Start at the line with "Jewellery box - Sleeping" in the records below, stop at the line with "spider-behind-clock.jpg", and return every line in that span exactly, the two end lines included.

══ THE RECORDS ══

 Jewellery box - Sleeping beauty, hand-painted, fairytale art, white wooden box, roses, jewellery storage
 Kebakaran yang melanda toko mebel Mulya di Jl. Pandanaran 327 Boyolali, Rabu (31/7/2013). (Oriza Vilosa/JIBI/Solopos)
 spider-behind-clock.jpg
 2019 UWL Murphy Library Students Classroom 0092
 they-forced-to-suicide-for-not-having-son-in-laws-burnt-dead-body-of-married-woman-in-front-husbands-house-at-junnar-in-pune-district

═══
══ THE RECORDS ══

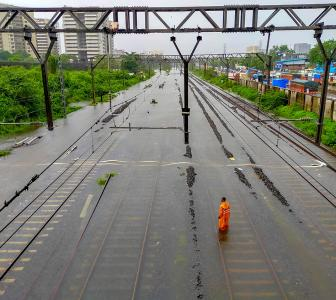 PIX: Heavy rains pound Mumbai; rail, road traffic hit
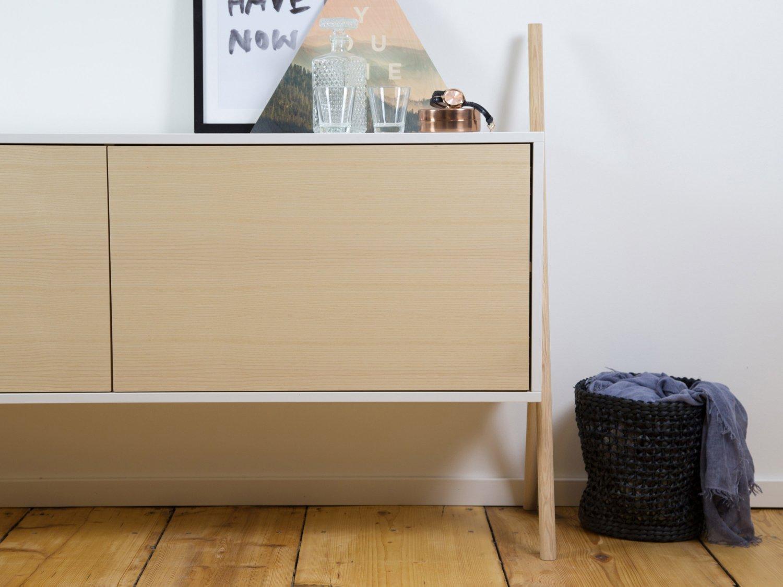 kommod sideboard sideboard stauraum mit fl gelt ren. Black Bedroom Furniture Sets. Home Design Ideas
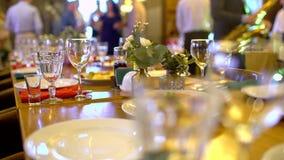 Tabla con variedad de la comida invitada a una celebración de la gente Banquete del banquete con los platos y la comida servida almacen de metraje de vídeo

═══

ANSWER SECTION
 Jewellery box - Sleeping beauty, hand-painted, fairytale art, white wooden box, roses, jewellery storage
 Kebakaran yang melanda toko mebel Mulya di Jl. Pandanaran 327 Boyolali, Rabu (31/7/2013). (Oriza Vilosa/JIBI/Solopos)
 spider-behind-clock.jpg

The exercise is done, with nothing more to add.